» **Required actions**:
1 - Copy the passage on St. Louis bioscience word for word, between "St. Louis’ growing" and "creation of BioSTL.", inclusive.
2 - In the passage on St. Louis bioscience, what year is given for the establishment of the BioSTL coalition?

== Text shown

Being a startup haven today is “the new black.” From software technology to biosciences and everywhere in between, cities worldwide are jockeying to brand themselves as startup towns, seeking to attract investment, young workers and new real estate development assets.
In bioscience specifically, Boston and the San Francisco Bay area frequently grab the headlines. But around the turn of the new Millennium, one city in the U.S. heartland — St. Louis — decided it had the organic assets to hang its hat on bioscience vertical, as regional leaders invested hundreds of millions of dollars in research, infrastructure and support mechanisms focused on building a robust ecosystem.
“To be competitive in the 21st century, we took a deliberate approach to building a bioscience cluster that capitalized on St. Louis’ strengths, which are grounded in medical and plant science,” said Donn Rubin, President & CEO of BioSTL, a non-profit agency leading of the bioscience and innovation economy in St. Louis. “We started from scratch by creating physical space, including rehabbing abandoned buildings and constructing free lab space for up-and-coming companies. We followed it up with capital formation, pushing public policy conducive to growing research and technology, deliberating increasing diversity and equity, and generating and investing in new companies from the ground up to build a new St. Louis economy.”
The gambit, and more importantly, the long-term planning, appears to be paying off. In his 2015 Forbes story, ”The Right Way To Build a Tech City,” reporter Christopher Steiner noted, “The city's tech players have seized on some of the area's inherent strengths in healthcare and biotech. Washington University, which has one of the top medical schools in the country, is constantly throwing off ideas and graduates who have new ideas in the space. DuPont's bioscience arm is based here, as is Monsanto, the king of engineered macro-crops.”
St. Louis’ growing bioscience prominence took yet another step recently as The Initiative for Competitive Inner Cities’ report, “Building Strong Clusters for Strong Urban Economies,” cited St. Louis’ BioSTL bioscience economic development coalition – established in 2001 to build on plant and life science strengths – as a model for cities endeavoring to create economic growth through regional strengths.
Where does today’s success trace its roots? St. Louis economic development officials point to a number of stops along the road starting with the 1997 Peirce Report – a stunningly candid examination of the region’s challenges at the time. That was followed an examination by The Battelle Memorial Institute commissioned in 2000 by the St. Louis Regional Chamber and then-Washington University in St. Louis Chancellor Bill Danforth among others, and ultimately the creation of BioSTL.

====
== Record extracts

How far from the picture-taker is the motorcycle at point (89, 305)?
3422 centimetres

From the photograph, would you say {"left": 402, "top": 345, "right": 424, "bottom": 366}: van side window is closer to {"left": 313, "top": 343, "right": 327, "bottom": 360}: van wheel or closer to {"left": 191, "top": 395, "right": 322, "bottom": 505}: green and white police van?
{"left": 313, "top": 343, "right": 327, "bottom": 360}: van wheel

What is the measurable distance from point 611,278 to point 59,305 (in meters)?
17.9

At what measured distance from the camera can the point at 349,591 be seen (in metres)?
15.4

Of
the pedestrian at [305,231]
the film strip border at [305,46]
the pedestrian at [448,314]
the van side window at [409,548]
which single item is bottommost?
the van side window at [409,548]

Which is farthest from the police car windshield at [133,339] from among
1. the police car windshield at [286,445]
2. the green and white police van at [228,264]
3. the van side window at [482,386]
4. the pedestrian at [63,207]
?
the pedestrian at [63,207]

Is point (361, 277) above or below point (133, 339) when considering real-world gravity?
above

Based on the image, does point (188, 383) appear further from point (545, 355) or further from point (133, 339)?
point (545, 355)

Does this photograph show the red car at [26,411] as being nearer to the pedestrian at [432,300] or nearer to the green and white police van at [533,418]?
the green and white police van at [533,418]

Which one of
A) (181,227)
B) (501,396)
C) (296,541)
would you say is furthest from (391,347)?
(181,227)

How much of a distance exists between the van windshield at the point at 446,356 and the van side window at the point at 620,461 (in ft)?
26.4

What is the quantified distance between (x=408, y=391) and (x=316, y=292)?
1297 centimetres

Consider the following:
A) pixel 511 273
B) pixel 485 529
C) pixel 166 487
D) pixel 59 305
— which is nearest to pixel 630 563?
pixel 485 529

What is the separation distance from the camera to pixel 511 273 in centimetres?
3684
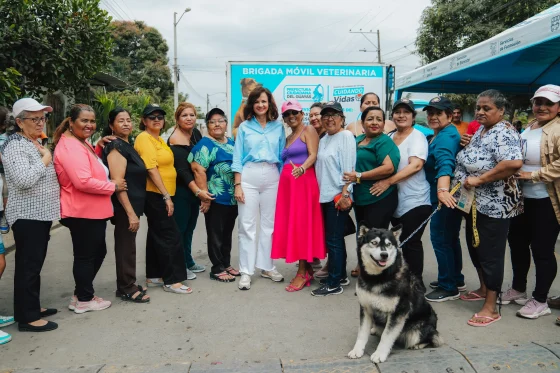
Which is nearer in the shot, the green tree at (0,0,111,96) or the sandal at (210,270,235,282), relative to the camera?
the sandal at (210,270,235,282)

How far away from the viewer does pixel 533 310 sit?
144 inches

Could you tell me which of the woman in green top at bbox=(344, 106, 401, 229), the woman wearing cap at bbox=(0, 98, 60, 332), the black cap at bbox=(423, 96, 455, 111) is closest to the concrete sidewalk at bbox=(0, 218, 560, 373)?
the woman wearing cap at bbox=(0, 98, 60, 332)

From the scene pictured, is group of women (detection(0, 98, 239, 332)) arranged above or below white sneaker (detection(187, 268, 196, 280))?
above

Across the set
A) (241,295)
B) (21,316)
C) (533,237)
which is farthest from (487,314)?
(21,316)

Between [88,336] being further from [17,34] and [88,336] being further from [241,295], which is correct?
[17,34]

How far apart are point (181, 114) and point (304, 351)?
286 cm

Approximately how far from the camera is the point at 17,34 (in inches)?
202

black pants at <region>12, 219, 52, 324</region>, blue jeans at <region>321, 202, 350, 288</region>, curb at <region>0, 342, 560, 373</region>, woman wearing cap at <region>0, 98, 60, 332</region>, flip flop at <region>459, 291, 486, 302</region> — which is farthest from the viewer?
blue jeans at <region>321, 202, 350, 288</region>

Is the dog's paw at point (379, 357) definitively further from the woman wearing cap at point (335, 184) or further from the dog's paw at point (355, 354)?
the woman wearing cap at point (335, 184)

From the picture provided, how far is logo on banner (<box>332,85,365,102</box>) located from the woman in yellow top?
17.0 ft

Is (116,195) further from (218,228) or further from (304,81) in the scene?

====

» **Answers**:
1 -
St. Louis’ growing bioscience prominence took yet another step recently as The Initiative for Competitive Inner Cities’ report, “Building Strong Clusters for Strong Urban Economies,” cited St. Louis’ BioSTL bioscience economic development coalition – established in 2001 to build on plant and life science strengths – as a model for cities endeavoring to create economic growth through regional strengths.
Where does today’s success trace its roots? St. Louis economic development officials point to a number of stops along the road starting with the 1997 Peirce Report – a stunningly candid examination of the region’s challenges at the time. That was followed an examination by The Battelle Memorial Institute commissioned in 2000 by the St. Louis Regional Chamber and then-Washington University in St. Louis Chancellor Bill Danforth among others, and ultimately the creation of BioSTL.

2 - 2001